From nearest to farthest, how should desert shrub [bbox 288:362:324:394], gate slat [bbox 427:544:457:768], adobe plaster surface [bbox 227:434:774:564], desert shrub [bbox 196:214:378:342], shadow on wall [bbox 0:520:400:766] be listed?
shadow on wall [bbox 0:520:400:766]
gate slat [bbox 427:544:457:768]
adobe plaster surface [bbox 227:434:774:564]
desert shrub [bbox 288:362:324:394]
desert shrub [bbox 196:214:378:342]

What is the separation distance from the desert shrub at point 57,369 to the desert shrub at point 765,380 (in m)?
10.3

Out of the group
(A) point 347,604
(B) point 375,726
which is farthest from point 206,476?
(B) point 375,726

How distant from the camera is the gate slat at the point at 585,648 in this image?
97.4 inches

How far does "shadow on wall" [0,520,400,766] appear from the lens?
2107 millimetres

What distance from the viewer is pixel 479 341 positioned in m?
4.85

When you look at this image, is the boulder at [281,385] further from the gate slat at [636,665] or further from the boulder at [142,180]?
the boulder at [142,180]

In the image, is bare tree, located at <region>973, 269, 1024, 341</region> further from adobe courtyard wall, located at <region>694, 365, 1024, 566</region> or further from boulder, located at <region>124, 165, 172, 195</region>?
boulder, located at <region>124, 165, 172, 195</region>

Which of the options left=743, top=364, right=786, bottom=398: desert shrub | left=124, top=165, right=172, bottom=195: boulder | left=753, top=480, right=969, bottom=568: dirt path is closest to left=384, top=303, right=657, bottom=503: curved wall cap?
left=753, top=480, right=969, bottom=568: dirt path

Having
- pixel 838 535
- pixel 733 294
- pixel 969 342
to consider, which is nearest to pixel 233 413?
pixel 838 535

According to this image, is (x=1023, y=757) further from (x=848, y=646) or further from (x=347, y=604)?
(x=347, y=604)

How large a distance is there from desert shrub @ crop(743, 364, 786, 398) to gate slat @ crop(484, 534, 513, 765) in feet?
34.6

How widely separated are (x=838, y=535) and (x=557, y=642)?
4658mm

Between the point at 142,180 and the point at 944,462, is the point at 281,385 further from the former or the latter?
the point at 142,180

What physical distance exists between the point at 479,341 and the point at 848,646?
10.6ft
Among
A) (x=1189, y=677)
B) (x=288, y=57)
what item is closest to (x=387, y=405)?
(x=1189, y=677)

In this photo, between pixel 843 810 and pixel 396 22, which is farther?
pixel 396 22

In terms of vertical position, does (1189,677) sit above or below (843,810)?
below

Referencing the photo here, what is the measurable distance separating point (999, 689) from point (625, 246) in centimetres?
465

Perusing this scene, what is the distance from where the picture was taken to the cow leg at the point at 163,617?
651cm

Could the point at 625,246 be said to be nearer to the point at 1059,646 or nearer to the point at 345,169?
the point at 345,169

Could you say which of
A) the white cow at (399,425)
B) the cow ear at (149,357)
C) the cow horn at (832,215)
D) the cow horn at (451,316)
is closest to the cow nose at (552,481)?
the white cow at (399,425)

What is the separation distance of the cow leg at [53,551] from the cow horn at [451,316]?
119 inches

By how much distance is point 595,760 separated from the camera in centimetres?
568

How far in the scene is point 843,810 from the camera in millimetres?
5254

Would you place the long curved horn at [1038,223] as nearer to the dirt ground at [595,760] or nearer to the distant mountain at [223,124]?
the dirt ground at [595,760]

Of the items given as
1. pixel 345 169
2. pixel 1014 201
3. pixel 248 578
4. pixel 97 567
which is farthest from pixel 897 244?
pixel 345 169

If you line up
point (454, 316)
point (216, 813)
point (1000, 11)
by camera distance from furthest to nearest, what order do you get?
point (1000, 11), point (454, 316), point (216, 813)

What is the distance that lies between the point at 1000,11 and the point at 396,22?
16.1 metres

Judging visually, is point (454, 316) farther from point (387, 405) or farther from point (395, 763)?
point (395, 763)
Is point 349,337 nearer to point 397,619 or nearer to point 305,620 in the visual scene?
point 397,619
^^^^^^^^
=== Short problem ===
Set down all of the data above, word for word.

=== Completed exercise ===
From nearest to farthest, how should desert shrub [bbox 288:362:324:394], gate slat [bbox 427:544:457:768], adobe plaster surface [bbox 227:434:774:564], desert shrub [bbox 196:214:378:342], shadow on wall [bbox 0:520:400:766] be listed?
shadow on wall [bbox 0:520:400:766]
gate slat [bbox 427:544:457:768]
adobe plaster surface [bbox 227:434:774:564]
desert shrub [bbox 288:362:324:394]
desert shrub [bbox 196:214:378:342]

What is the separation distance from the desert shrub at point 57,369 to the desert shrub at point 765,380 (in m)?
10.3

Out of the group
(A) point 347,604
(B) point 375,726
which is farthest from point 206,476?
(B) point 375,726

How distant from the camera is the gate slat at the point at 585,648 in this image?
97.4 inches

How far does "shadow on wall" [0,520,400,766] appear from the lens?
2107 millimetres

What distance from the viewer is pixel 479 341 positioned in m?
4.85

When you look at this image, is the boulder at [281,385] further from the gate slat at [636,665] or further from the boulder at [142,180]?
the boulder at [142,180]

In the image, is bare tree, located at <region>973, 269, 1024, 341</region> further from adobe courtyard wall, located at <region>694, 365, 1024, 566</region> or further from boulder, located at <region>124, 165, 172, 195</region>?
boulder, located at <region>124, 165, 172, 195</region>

Which of the options left=743, top=364, right=786, bottom=398: desert shrub | left=124, top=165, right=172, bottom=195: boulder | left=753, top=480, right=969, bottom=568: dirt path is closest to left=384, top=303, right=657, bottom=503: curved wall cap?
left=753, top=480, right=969, bottom=568: dirt path

Having
- pixel 838 535
- pixel 733 294
- pixel 969 342
to consider, which is nearest to pixel 233 413?
pixel 838 535

According to this image, is (x=1023, y=757) further from (x=848, y=646) or further from (x=347, y=604)?
(x=347, y=604)

How large a distance is there from desert shrub @ crop(743, 364, 786, 398) to gate slat @ crop(484, 534, 513, 765) in feet?
34.6

How widely separated are (x=838, y=535) and (x=557, y=642)?
4658mm

Between the point at 142,180 and the point at 944,462, is the point at 281,385 further from the former or the latter?
the point at 142,180

What physical distance exists between the point at 479,341 and the point at 848,646?
10.6ft
Among
A) (x=1189, y=677)
B) (x=288, y=57)
what item is closest to (x=387, y=405)?
(x=1189, y=677)

In this photo, between pixel 843 810 and pixel 396 22, which is farther?
pixel 396 22

In terms of vertical position, does (1189,677) sit above or below (843,810)?
below

Referencing the photo here, what is the measurable distance separating point (999, 689) from point (625, 246) in centimetres?
465

Perusing this scene, what is the distance from where the picture was taken to the cow leg at the point at 163,617?
651cm

Could the point at 625,246 be said to be nearer to the point at 1059,646 or nearer to the point at 345,169?
the point at 345,169

Could you say which of
A) the white cow at (399,425)
B) the cow ear at (149,357)
C) the cow horn at (832,215)
D) the cow horn at (451,316)
is closest to the cow nose at (552,481)?
the white cow at (399,425)

What is the separation distance of the cow leg at [53,551] from the cow horn at [451,316]?
119 inches

By how much distance is point 595,760 separated from the camera in centimetres?
568

How far in the scene is point 843,810 from the camera in millimetres?
5254

Would you place the long curved horn at [1038,223] as nearer to the dirt ground at [595,760] or nearer to the distant mountain at [223,124]?
the dirt ground at [595,760]

Of the items given as
1. pixel 345 169
2. pixel 1014 201
3. pixel 248 578
4. pixel 97 567
which is farthest from pixel 897 244?
pixel 345 169

If you line up
point (454, 316)
point (216, 813)
point (1000, 11)
by camera distance from furthest to nearest, what order do you get?
point (1000, 11), point (454, 316), point (216, 813)

What is the distance that lies between the point at 1000,11 and the point at 396,22?
16.1 metres

Judging visually, is point (454, 316) farther from point (387, 405) or farther from point (395, 763)?
point (395, 763)
Is point 349,337 nearer to point 397,619 or nearer to point 305,620 in the visual scene?
point 397,619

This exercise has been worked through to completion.